The attraction of flowers
For years, entomologists have known that many moths, particularly large strong flying moths, are attracted to flowers.
The female moths need energy to develop their ovaries and increase their fecundity, and have a strong drive to find sugar.
The males use the flowers as a convenient place to meet females and don’t mind a nectar feed as well.
The flowers can be weeds or wildflowers, hundreds of metres or even kilometres away from the crop where the females lay eggs. To locate flowers that produce nectar, moths follow perfume trails.
Perfume trails
A strategy was developed to use the strong flying ability of these moths as a means for their control.
A sprayable bait that could attract and kill young female moths could be highly effective.
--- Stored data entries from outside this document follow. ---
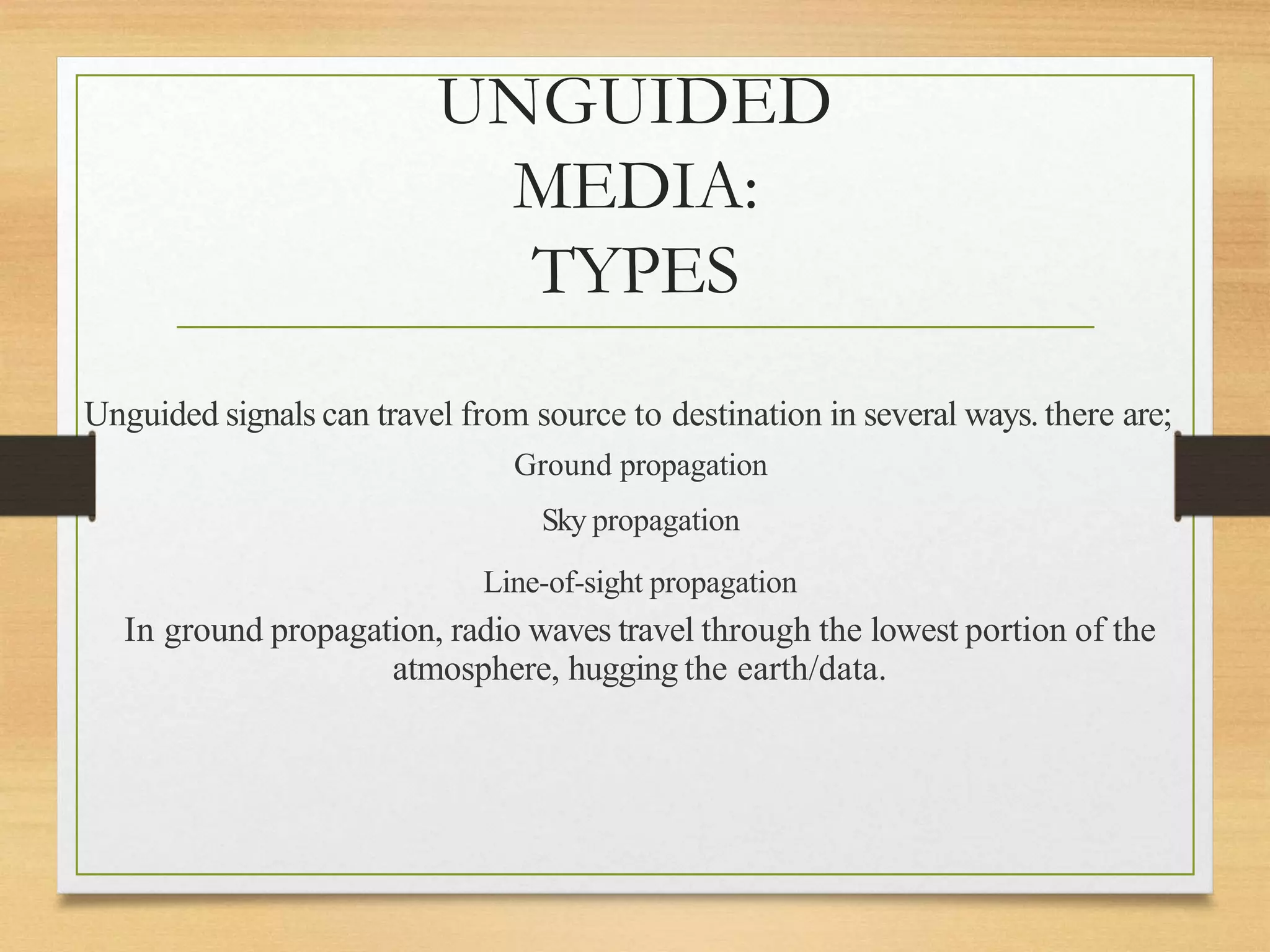 UNGUIDED MEDIA: TYPES

Unguided signals can travel from source to destination in several ways. there are;

Ground propagation

Sky propagation

Line-of-sight propagation

In ground propagation, radio waves travel through the lowest portion of the atmosphere, hugging the earth/data.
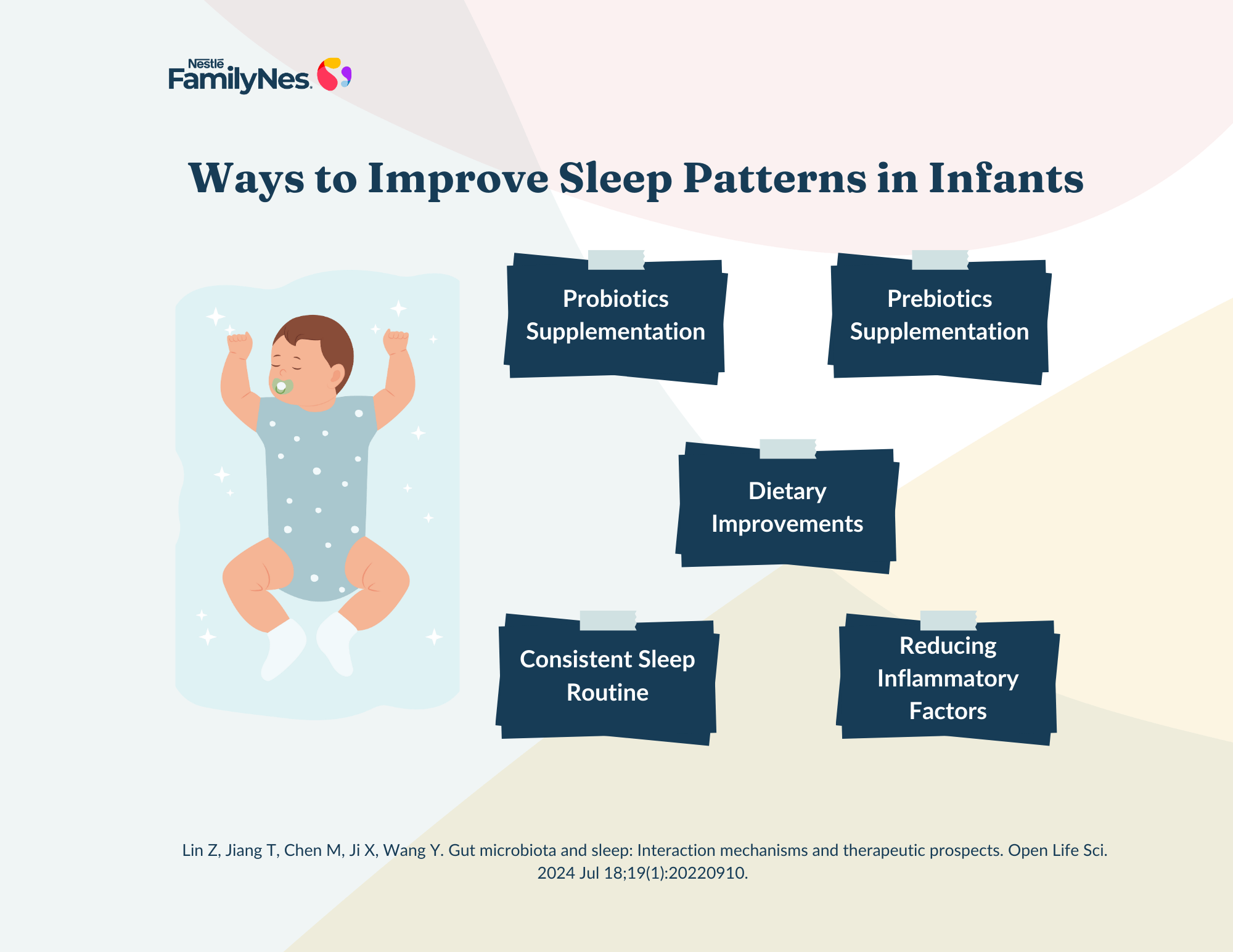 Nestlé
FamilyNes

Ways to Improve Sleep Patterns in Infants

Probiotics Supplementation

Prebiotics Supplementation

Dietary Improvements

Consistent Sleep Routine

Reducing Inflammatory Factors

Lin Z, Jiang T, Chen M, Ji X, Wang Y. Gut microbiota and sleep: Interaction mechanisms and therapeutic prospects. Open Life Sci. 2024 Jul 18;19(1):20220910.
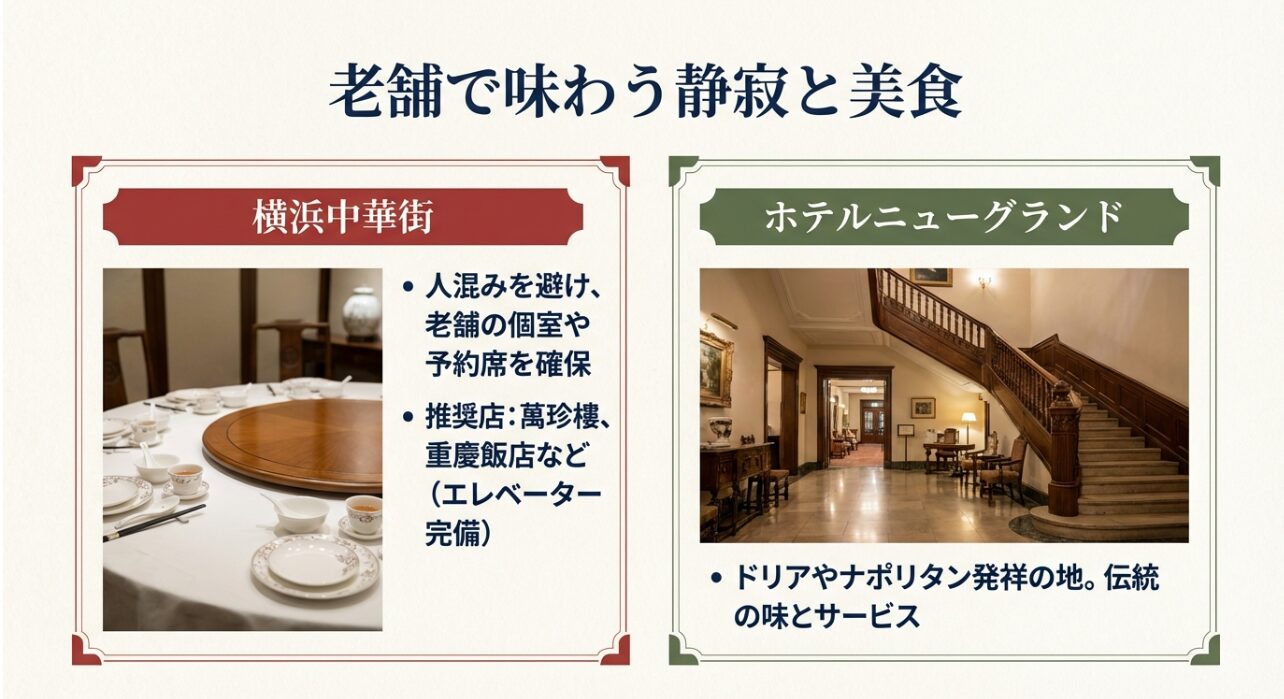 老舗で味わう静寂と美食

横浜中華街

• 人混みを避け、老舗の個室や予約席を確保

• 推奨店：萬珍樓、重慶飯店など（エレベーター完備）

ホテルニューグランド

• ドリアやナポリタン発祥の地。伝統の味とサービス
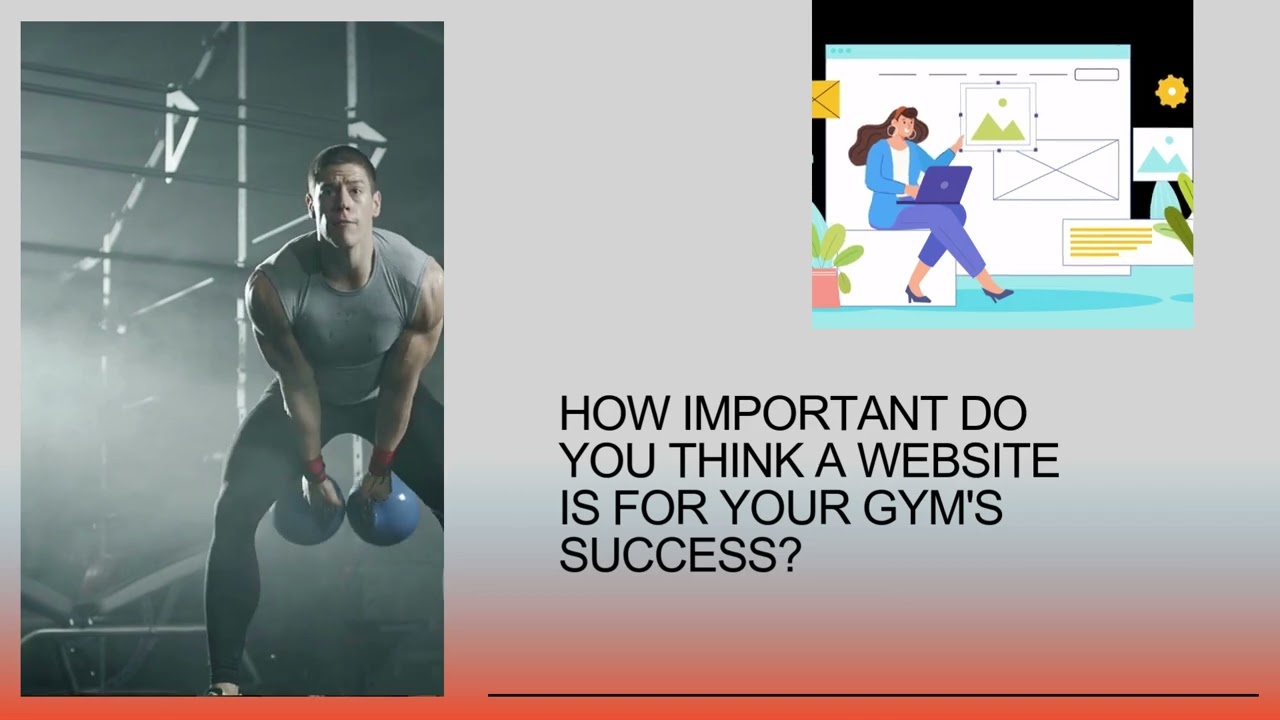 HOW IMPORTANT DO YOU THINK A WEBSITE IS FOR YOUR GYM'S SUCCESS?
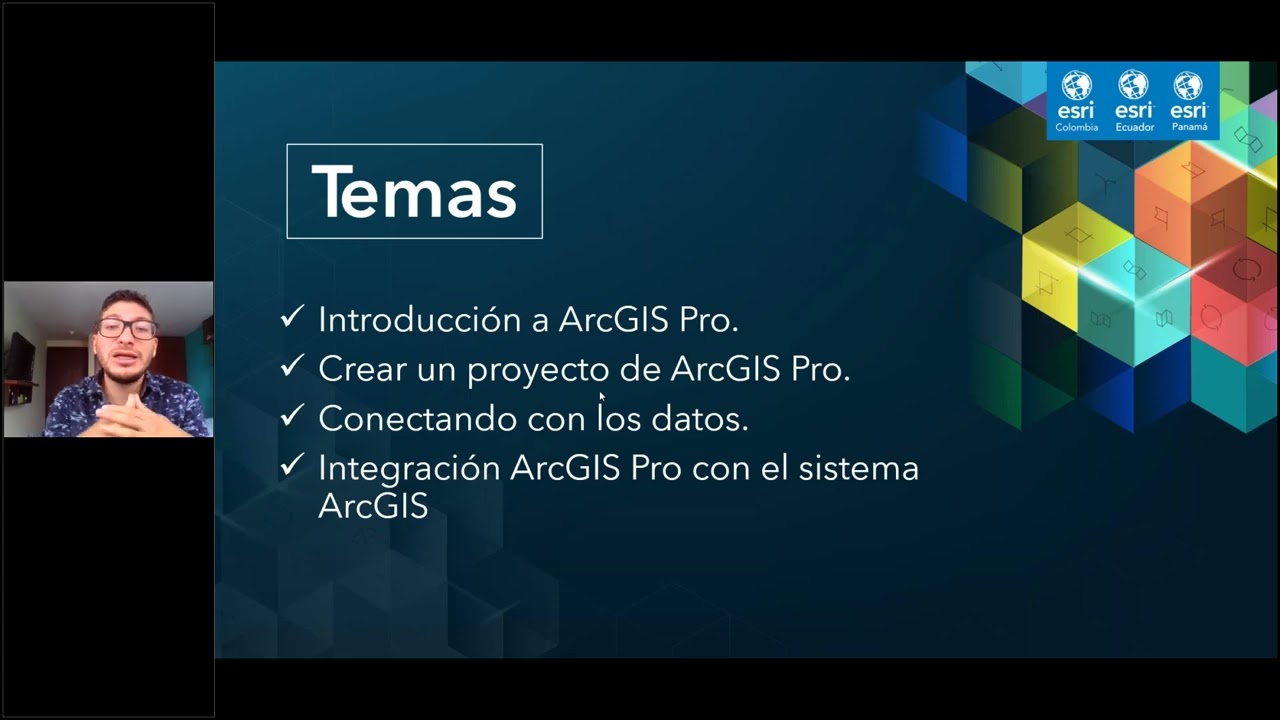 esri Colombia esri Ecuador esri Panamá

Temas

✓ Introducción a ArcGIS Pro.
✓ Crear un proyecto de ArcGIS Pro.
✓ Conectando con los datos.
✓ Integración ArcGIS Pro con el sistema ArcGIS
In the late 1990s, USDA research workers analysed perfumes of some highly attractive flowers that release their perfumes at night. These included Gaura longifolia (a relative of the butterfly bush, Gaura lindheimeri—a common garden plant in Australia), and Japanese honeysuckle Lonicera japonica, a fragrant and sometimes weedy garden plant.
This work revealed more than 40 compounds that made up the fragrances and a smaller number which were found to be particularly attractive to Corn Earworm Helicoverpa zea.
Work on Australian flowering plants including Eucalyptus was done at the University of Armidale and revealed a similar group of compounds which proved to be attractive for Australian Helicoverpa species.
Commercialisation
Attractive perfumes are not much use to farmers until they are turned into products that are effective, practical and easy to use.